To all of my fans I'm sorry I haven't updated in such a long time. Things have been happening so fast and I'm trying to keep up. Apparently I'm doing a pretty good job of that.
Just got on the scale less than 30 minutes ago since I woke up and to my surprise I'm down to 106.4 pounds. I don't even know how that's possible. Now I'm just scared I'm going to give in. I'm going to let myself eat something when I'm not hungry or I'm not going to exercise enough and then I'm going to fail myself, but I won't let that happen. I have my 1 and a half year anniversary with Mikey this upcoming Friday and I would love to be at 105 pounds, flat. Then I could just maintain until the school semester started or even better lose more, however, I won't push it. No one has made a comment (besides Mike) that I'm looking smaller and my parents I think are just giving up on weighing me. It's obvious that I'm not eating enough and making excuses to not eat their dinner and exercising as soon as I eat but they're not saying anything so I'm not either.
The Atmosphere concert was amazing, point blank. I danced and rolled (sort of) on ecstasy and was with great people and got some merch! Even though it doesn't fit me I don't care, I love wearing my band t-shirts as pajama shirts. I love knowing that the size small will still be too big on me... God I'm fucked up. And even though he didn't play my favorite song I guess I can't be mad at him for it. He has a lot of new shit that he needs people to hear and recognize so I won't be a hater. ANYWAYS!

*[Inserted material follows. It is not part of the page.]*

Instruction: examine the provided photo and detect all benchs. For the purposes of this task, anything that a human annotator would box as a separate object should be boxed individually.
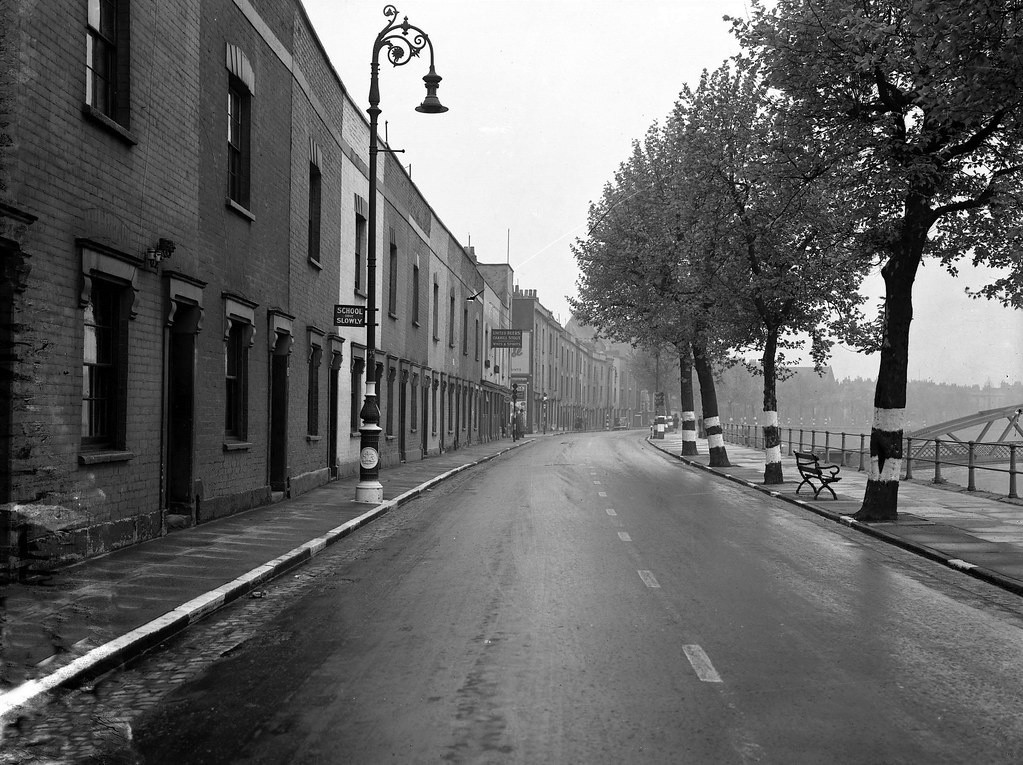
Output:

I feel like I haven't tried hard enough to lose weight, which, now looking at it isn't true. I've been exercising a lot more on a daily basis and burning off at least one meal a day. I usually eat around 500 to 700 calories a day so burning off close to 400 will definitely do the trick. I just feel like I don't look small enough to be at 106.4 pounds I guess. I woke up and thought for sure I'd be at least 109, maybe a little less than that. My tummy doesn't seem as flat anymore and my hip bones aren't even hurting that much like they used to when I got down to around 112 about a year ago. Is it weird how the more I lose the bigger I feel?
By the way I passed my drug test with flying colors and start my perfect dream job on the 29th of August, which, isn't my first day or school because I only go to classes on Tuesdays Wednesdays and Thursdays. I can't fucking wait to be back at school. This school year is going to be parties and perfect grades and I'm planning on being at least 100 pounds by the end of 2011.